▸ **Excerto do documento**:
▼▼▼

Acho que vamos ter de arriscar. Muitas coisas não vão correr bem e vamos ter de aceitar que vamos falhar. O futuro será daqueles que arriscam. O prémio vai para aqueles que, de facto, arriscarem e para aqueles que saírem da caixa e trouxerem soluções novas. Ou seja, há que abrir cada vez mais a universidade, arranjar os recursos que nos permitam financiar o investimento que é necessário e fazer um esforço para criar escolas com uma vontade muito grande de arriscar e inovar.

A nossa grande aposta é motivar os alunos, professores e toda a comunidade de antigos alunos e empresas a criarem um ecossistema em que uns falam com os outros com a ambição de criar soluções novas para os problemas das pessoas, das organizações e da sociedade e relações internacionais.

Qual é o compromisso da Nova SBE com a inovação?
Absoluto. É um compromisso que tem muitas dimensões. Passa por percebermos que não temos só de inovar na forma como trabalhamos, mas temos também de ajudar a sociedade a inovar. A tecnologia traz desafios e isso implica que temos de ultrapassar os desafios como:

Indivíduos: com as competências que precisamos, a coragem que temos de criar e a resiliência que tem de se desenvolver.
Organizações e empresas: cada vez mais aparecem concorrentes em sítios que não se estava à espera e, de repente, aquilo que achavam que era o seu negócio deixou de ser.
Sociedade: cada vez mais com fenómenos políticos que não conseguimos perceber em que entra a tecnologia [como o Facebook] e, de repente, até as próprias eleições estão em risco.
Relações internacionais: que estão cada vez mais difíceis entre os países.

E a Nova SBE quer fazer parte disso porque tem os melhores inovadores do mundo. Os melhores alunos de toda a parte do mundo, aqueles com mais vontade de fazer a diferença, aqueles com mais energia para criar soluções. A nossa grande aposta é motivar os alunos, professores e toda a comunidade de antigos alunos e empresas a criarem um ecossistema em que uns falam com os outros com a ambição de criar soluções novas para os problemas das pessoas, das organizações e da sociedade e relações internacionais.

▲▲▲

▸ **Conjunto de dados**:

▼▼▼

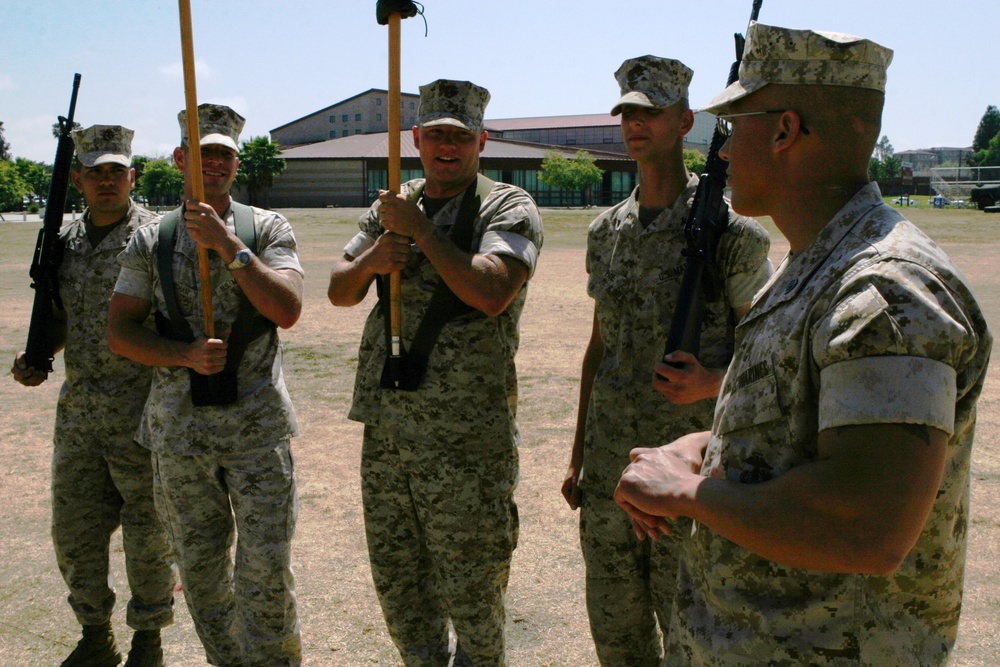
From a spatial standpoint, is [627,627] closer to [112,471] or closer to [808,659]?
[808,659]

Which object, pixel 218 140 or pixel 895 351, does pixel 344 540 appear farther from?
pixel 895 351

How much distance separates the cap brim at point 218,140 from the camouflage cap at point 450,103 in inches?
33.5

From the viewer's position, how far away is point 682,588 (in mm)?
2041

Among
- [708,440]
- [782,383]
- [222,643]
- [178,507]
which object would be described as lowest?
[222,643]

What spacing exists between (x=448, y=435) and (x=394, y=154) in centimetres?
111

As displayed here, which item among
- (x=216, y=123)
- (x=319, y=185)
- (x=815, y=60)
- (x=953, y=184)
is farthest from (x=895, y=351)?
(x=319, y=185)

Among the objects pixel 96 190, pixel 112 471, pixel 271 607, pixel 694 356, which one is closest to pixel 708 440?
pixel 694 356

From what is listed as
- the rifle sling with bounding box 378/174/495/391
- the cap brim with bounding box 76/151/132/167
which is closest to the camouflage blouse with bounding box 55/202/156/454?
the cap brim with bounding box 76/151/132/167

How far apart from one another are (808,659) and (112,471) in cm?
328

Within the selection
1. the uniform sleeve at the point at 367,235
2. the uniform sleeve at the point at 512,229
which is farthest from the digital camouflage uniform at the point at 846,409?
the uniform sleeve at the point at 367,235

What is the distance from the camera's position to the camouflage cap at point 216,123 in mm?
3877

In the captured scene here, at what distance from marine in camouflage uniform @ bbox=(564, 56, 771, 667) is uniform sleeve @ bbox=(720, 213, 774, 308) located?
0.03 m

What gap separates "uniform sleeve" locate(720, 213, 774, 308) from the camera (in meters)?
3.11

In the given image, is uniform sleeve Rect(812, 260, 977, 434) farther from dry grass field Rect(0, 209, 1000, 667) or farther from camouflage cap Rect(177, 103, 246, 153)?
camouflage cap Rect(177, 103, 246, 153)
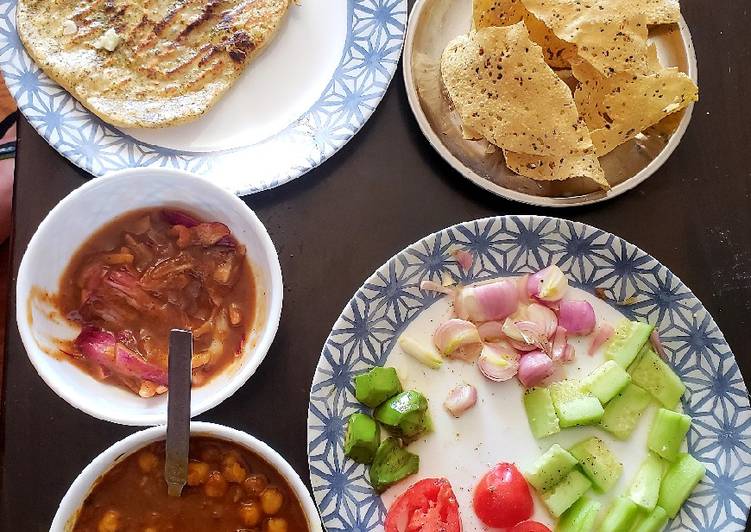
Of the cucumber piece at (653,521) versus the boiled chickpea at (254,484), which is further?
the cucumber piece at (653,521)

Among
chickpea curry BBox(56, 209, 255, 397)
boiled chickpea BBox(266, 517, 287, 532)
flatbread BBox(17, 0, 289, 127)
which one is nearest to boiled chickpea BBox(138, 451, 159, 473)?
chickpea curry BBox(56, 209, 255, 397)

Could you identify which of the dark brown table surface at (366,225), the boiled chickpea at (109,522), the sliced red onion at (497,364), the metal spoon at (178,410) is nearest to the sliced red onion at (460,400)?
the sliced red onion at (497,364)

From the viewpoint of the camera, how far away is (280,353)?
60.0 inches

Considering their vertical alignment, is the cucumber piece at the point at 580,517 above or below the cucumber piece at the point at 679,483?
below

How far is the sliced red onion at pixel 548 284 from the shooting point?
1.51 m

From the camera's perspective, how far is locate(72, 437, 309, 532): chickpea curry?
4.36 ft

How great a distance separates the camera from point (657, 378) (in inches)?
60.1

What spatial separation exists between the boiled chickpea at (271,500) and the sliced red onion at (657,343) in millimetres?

▲▲▲

Responda a estas perguntas com base no excerto sobre a Nova SBE e a inovação:
(a) Segundo o excerto, para quem vai o prémio?
(b) Com que palavra se descreve o compromisso da Nova SBE com a inovação?
(c) Que exemplo de tecnologia é dado a propósito dos fenómenos políticos na sociedade?

(a) O prémio vai para aqueles que, de facto, arriscarem e para aqueles que saírem da caixa e trouxerem soluções novas.
(b) O compromisso é descrito como "Absoluto".
(c) O exemplo dado é o Facebook.